Andy Stott presenterà il suo ultimo album, Luxury Problems, in una suggestiva serata fra le sculture del Museo Marini per il secondo live di International Feel.

La rassegna fiorentina International Feel, giunta alla sua seconda edizione, propone nuovamente il connubio arte – musica elettronica già sperimentato lo scorso anno con successo.

Il Dj, autore e produttore di Manchester sarà a Firenze la stessa sera in cui in un altro luogo altrettanto solenne, il Comunale, i Baustelle presenteranno il proprio nuovo album Fantasma. Due mondi sicuramente diversi ma accomunati, almeno in questa occasione, dalle forte emozioni che le loro performance stimoleranno nei rispettivi fan.

Andy Stott viene considerato dalla stampa specializzata come uno degli artisti più interessanti della scena elettronica e quel Luxury Problems che proporrà a Firenze è uno degli album più coinvolgenti e allo stesso tempo straniante del 2012. Dai suoni acidi e secchi della techno, Andy Stott vira decisamente: tagliando drasticamente i bpm sotto la soglia dei 100 e aggiungendo la voce, quasi lirica, di Alison Skidmore.
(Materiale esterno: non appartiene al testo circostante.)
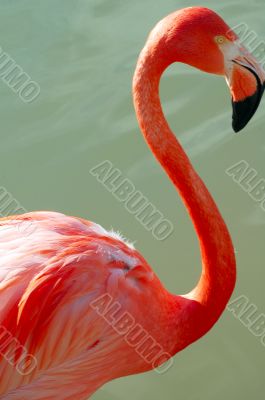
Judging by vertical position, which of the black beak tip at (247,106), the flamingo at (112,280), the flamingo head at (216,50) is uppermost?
the flamingo head at (216,50)

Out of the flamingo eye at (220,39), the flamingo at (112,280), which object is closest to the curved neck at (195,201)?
the flamingo at (112,280)

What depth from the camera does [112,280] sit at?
10.2 feet

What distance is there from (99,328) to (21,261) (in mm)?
429

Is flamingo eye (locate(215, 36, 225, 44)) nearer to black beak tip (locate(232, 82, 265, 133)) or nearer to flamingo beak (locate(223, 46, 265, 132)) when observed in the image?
flamingo beak (locate(223, 46, 265, 132))

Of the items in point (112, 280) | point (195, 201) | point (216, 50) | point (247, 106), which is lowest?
point (112, 280)

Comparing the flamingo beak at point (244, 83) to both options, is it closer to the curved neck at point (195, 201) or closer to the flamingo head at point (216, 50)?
the flamingo head at point (216, 50)

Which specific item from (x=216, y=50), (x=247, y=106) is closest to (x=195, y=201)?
(x=247, y=106)

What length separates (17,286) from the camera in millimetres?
2961

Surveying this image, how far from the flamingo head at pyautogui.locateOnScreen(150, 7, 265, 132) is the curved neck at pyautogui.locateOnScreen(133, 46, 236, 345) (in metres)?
0.10

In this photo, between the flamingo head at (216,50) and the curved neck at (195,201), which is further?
the curved neck at (195,201)

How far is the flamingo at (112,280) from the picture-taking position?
9.76 ft

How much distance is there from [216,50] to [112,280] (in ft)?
3.45

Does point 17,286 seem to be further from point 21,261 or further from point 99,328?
point 99,328

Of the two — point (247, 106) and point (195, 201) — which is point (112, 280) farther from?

http://youtu.be/qI4yv3Flvic

Il risultato è un cambio di direzione verso sonorità che lui stesso, in una intervista per Junoplus.com, definisce «autunnali e invernali, da ascoltare quando fa buio presto».

Tuttavia, contrariamente a quanto un’affermazione del genere può far pensare, non c’è tristezza o negatività nei brani quanto una sensazione di intimità e calore. I bassi potenti, le linee droniche e la voce ipnotica sono fatti per smuovere le emozioni, facendoci vibrare le viscere e la mente più che muovere il piede per ballare.

D’altronde il cambio netto di direzione non è solo musicale ma anche nella vita di Andy Stott. Mentre realizza il disco diventa padre e, avendo un po’ di soldi da parte, lascia il lavoro “sicuro” come verniciatore alla Mercedes per dedicarsi alla musica, alla famiglia, alla propria vita. In fondo sono questi i Luxury Problems di cui parla.

ANDY STOTT - MUSEO MARINI FIRENZE

Aprirà la serata il live set di Clizia, il progetto di Andrea De Witt, che con Kombinat, il suo ultimo lavoro, bene si colloca a fianco di Andy Stott. Lo stesso impatto emotivo in ripetizioni ed astrazioni elettroniche, la cui funzione è quella di stimolare sensazioni ed emozioni più che il movimento fisico.

E in entrambi i casi la location del Museo Marino Marini non può che contribuire a raggiungere lo scopo.